[[ Given passage open ]]

2. Discovery Services
 Discovery services dynamically locate and keep track of resources and services
available in the network. This is essential in environments where resources may
frequently join or leave.
 Discovery services are often decentralized, making them well-suited for distributed
computing environments where network topology changes frequently.
 Examples include Service Location Protocol (SLP), Universal Plug and Play (UPnP), and
Zero-configuration networking (Bonjour, for instance).
Key Features:
 Dynamic Availability: Resources can register and deregister as needed, allowing
discovery services to track active resources.
 Service Announcement and Browsing: Resources can announce their presence, and
clients can browse for available services.
 Scalability and Fault Tolerance: Discovery services are typically designed to handle
numerous resources and maintain functionality even with some node failures.
3. How Directory and Discovery Services Work Together
 Directory services are more static, often used to store persistent information about
resources, such as configurations, policies, or certificates.
 Discovery services are more dynamic, allowing for real-time updates on resource
availability.

[[ Given passage closed ]]
[[ Information supplied open ]]

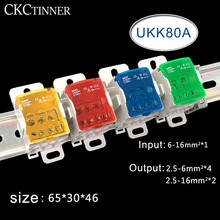 Terminal Block UKK80A  Electric Wire Connector 1 in many Out Din Rail distribution Wiring Accessories Blue Yellow Green Red 2024 - buy cheap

[[ Information supplied closed ]]

Work order A> In the passage on discovery services, what kind of information do directory services often store?
Work order B> Translate this sentence from the passage on discovery services into Spanish: "Discovery services dynamically locate and keep track of resources and services available in the network."
Work order C> Carry on writing the passage on discovery services from its last sentence.
The listing plays no role here.

Answer space A> Persistent information about resources, such as configurations, policies, or certificates.

Answer space B> Los servicios de descubrimiento localizan y rastrean dinámicamente los recursos y servicios disponibles en la red.

Answer space C>
 In practice, both types of services work together to enable efficient resource
management: directory services provide a stable reference, while discovery services
adapt to dynamic network changes.
4. Common Applications and Protocols
 LDAP: Common for user authentication and authorization in enterprise
environments.
 DNS-SD (DNS Service Discovery): Used to discover services over IP networks.
 UPnP: Allows devices to dynamically join a network, obtain IP addresses, and
discover each other.
 Consul, Zookeeper, etcd: Used in cloud environments for service discovery,
configuration, and leader election.
5. Challenges
 Scalability: Managing large numbers of services in a distributed network.
 Fault Tolerance: Ensuring availability and resilience despite network failures.
 Security: Protecting directory and discovery information from unauthorized access or
tampering.
In summary, directory services are foundational for organized, structured resource
information storage, while discovery services allow for the dynamic interaction and real-time
location of resources in distributed systems.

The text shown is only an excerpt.